De acordo com o levantamento, o laboratório contabilizou 6.208 requisições periciais, distribuídas entre os setores de Química Forense, Toxicologia Forense e Biologia Forense.
O Setor de Química Forense concentrou a maior demanda, com 4.098 exames, especialmente relacionados à análise de substâncias apreendidas. Dentre essas apreensões, 48,6% correspondem à maconha e 42,8% à cocaína. Foi um total de 2,5 toneladas de drogas analisadas.
Já o Setor de Toxicologia Forense realizou 1.840 exames, com destaque para a identificação de drogas de abuso, que representaram 36,4% dos resultados, seguidas por benzodiazepínicos e antidepressivos (20,1%) e analgésicos e anti-inflamatórios (11,7%).

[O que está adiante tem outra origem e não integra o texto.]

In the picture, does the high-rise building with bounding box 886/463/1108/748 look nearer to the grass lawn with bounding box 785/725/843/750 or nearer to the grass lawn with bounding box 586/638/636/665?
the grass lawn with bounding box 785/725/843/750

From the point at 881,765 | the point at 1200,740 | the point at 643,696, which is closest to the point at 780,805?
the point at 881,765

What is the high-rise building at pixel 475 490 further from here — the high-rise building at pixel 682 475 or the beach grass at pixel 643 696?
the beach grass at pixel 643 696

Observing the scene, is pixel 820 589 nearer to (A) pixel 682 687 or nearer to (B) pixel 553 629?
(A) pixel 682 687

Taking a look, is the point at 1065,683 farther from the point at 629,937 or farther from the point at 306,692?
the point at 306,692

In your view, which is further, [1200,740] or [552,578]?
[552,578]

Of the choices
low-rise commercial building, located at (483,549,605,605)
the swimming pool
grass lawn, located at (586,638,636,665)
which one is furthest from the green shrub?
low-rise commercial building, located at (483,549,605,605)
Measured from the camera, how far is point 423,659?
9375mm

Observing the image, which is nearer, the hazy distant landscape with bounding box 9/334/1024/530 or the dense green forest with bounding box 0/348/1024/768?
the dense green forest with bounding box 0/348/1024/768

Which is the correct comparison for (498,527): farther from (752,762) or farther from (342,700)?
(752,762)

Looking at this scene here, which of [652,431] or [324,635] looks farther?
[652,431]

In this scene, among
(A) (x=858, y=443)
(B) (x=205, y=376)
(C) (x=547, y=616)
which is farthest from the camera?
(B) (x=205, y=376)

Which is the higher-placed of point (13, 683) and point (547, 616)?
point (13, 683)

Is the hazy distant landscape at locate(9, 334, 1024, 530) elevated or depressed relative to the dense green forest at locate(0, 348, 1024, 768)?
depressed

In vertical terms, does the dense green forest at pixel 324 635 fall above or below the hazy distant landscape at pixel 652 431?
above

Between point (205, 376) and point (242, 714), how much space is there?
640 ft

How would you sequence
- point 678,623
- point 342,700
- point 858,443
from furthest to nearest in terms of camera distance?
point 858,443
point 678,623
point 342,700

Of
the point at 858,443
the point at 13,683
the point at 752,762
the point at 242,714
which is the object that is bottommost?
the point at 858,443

Dentro do grupo de drogas de abuso, a cocaína foi a substância mais frequentemente identificada, correspondendo a 84,8% dos casos.
O Setor de Biologia Forense, por sua vez, contabilizou 270 requisições, sendo a maioria relacionada à pesquisa de PSA e espermatozoides (75,6%), exames fundamentais em investigações de crimes contra a dignidade sexual. Também foram realizadas análises para pesquisa de sangue humano (21,1%), além de outros exames especializados.
Os números reforçam a relevância da Polícia Científica para o sistema de justiça criminal, garantindo a produção de provas científicas com rigor técnico, imparcialidade e confiabilidade. A atuação integrada dos setores contribui diretamente para o esclarecimento de crimes, a responsabilização de autores e a promoção da segurança pública no Rio Grande do Norte.